Read-after-write (RaW) consistency, also called session consistency, guarantees that if a client writes data, all its subsequent reads will reflect that write. This is weaker than linearizability but captures a natural expectation: 'I just wrote my profile, I should see it when I reload.' It is often sufficient for user-facing applications.
From your study of consistency models, you know that distributed systems offer a spectrum of guarantees ranging from strong (linearizability) to weak (eventual consistency). Read-after-write consistency sits in a practical sweet spot on this spectrum: it guarantees that after you write a value, your own subsequent reads will always see that write — but it makes no promises about what other clients see. This is sometimes called session consistency because the guarantee is scoped to a single client's session rather than the entire system.
Consider a concrete scenario. You update your display name on a social media platform. The write goes to a primary database node and begins replicating to read replicas. If your very next page load hits a replica that has not yet received the update, you see your old name — even though you just changed it. This feels broken, even though the system is technically functioning correctly under eventual consistency. Read-after-write consistency eliminates exactly this class of surprise: the system ensures that your reads always reflect your own prior writes, even if the underlying replication has not fully propagated.

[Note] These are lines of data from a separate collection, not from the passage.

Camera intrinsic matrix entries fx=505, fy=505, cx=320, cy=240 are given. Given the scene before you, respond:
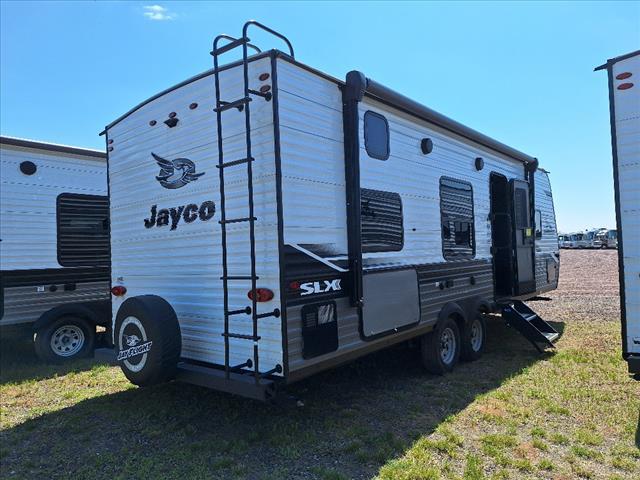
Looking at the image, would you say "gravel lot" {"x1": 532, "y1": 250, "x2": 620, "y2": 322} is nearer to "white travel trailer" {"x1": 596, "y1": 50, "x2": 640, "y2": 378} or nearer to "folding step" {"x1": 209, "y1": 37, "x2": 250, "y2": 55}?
"white travel trailer" {"x1": 596, "y1": 50, "x2": 640, "y2": 378}

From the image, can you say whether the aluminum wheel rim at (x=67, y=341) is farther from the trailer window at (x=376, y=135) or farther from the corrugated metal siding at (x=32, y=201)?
the trailer window at (x=376, y=135)

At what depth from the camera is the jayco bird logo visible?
4.79 m

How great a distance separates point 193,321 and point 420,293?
2525mm

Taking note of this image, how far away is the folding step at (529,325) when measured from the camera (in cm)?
716

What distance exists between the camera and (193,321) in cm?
475

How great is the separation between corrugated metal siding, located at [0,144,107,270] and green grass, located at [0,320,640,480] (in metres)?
1.79

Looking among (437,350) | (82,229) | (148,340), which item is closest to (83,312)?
(82,229)

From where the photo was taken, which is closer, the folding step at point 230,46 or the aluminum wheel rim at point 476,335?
the folding step at point 230,46

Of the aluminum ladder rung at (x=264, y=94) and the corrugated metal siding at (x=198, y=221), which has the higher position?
the aluminum ladder rung at (x=264, y=94)

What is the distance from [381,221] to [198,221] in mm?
1821

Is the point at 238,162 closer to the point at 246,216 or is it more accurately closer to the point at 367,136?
the point at 246,216

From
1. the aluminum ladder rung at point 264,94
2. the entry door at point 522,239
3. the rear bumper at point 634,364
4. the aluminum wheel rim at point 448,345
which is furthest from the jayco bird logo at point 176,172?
the entry door at point 522,239

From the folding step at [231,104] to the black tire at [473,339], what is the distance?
435 centimetres

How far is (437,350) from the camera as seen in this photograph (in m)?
6.07
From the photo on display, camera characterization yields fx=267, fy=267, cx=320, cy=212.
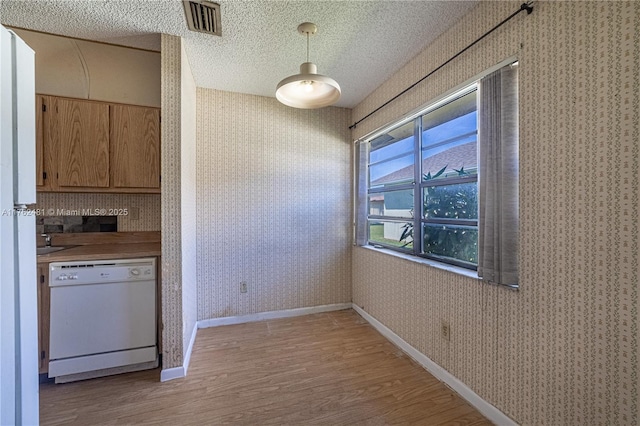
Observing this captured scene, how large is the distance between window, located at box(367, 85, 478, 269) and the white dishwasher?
2.26 metres

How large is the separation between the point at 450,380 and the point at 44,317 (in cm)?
299

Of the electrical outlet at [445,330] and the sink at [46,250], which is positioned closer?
the electrical outlet at [445,330]

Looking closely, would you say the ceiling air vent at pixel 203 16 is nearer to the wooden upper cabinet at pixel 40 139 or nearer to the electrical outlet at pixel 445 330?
the wooden upper cabinet at pixel 40 139

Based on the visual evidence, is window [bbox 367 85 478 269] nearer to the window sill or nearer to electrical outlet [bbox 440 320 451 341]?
the window sill

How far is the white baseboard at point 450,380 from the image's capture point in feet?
5.32

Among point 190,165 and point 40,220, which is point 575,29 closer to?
point 190,165

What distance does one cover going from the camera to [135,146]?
91.8 inches

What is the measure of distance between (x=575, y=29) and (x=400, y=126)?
1.46 meters

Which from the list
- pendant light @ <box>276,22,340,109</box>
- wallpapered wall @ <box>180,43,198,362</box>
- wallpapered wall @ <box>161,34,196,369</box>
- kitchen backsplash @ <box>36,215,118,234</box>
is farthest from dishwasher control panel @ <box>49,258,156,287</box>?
pendant light @ <box>276,22,340,109</box>

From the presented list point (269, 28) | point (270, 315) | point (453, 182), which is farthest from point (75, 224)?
point (453, 182)

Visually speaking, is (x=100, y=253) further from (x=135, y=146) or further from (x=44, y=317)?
(x=135, y=146)

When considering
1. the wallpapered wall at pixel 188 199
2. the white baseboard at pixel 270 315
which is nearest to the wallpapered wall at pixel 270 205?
the white baseboard at pixel 270 315

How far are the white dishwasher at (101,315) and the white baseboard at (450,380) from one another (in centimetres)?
209

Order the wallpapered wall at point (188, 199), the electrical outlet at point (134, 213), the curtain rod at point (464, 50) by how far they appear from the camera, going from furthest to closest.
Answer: the electrical outlet at point (134, 213), the wallpapered wall at point (188, 199), the curtain rod at point (464, 50)
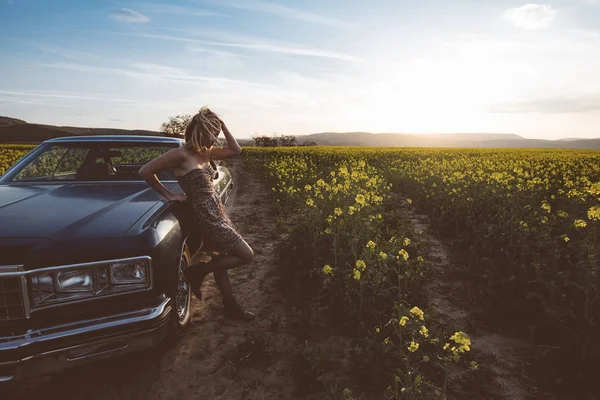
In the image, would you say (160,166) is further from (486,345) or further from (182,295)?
(486,345)

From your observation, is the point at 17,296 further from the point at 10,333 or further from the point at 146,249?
the point at 146,249

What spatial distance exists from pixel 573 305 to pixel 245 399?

There are several common implementation strategies. The simplest is read-your-writes routing: after a client performs a write, the system routes that client's subsequent reads to the node that processed the write (often the primary) for a brief window, then falls back to replicas once replication has caught up. Another approach uses logical timestamps or version vectors: the client remembers the version of its last write, and any replica serving a read must have at least that version before responding — otherwise the request is forwarded or delayed. A third approach uses sticky sessions, pinning a client to a specific replica so that reads and writes flow through the same node.
The key insight is that read-after-write consistency is dramatically cheaper than linearizability while eliminating the most common user-visible anomaly in replicated systems. Linearizability requires global coordination on every operation, which imposes latency and reduces availability. Read-after-write only requires coordination within a single client's session — a much smaller scope. This is why it appears so frequently in practice: systems like Amazon DynamoDB, MongoDB, and most cloud databases offer read-after-write guarantees as a default or configurable option, because it matches user expectations without the performance cost of full strong consistency.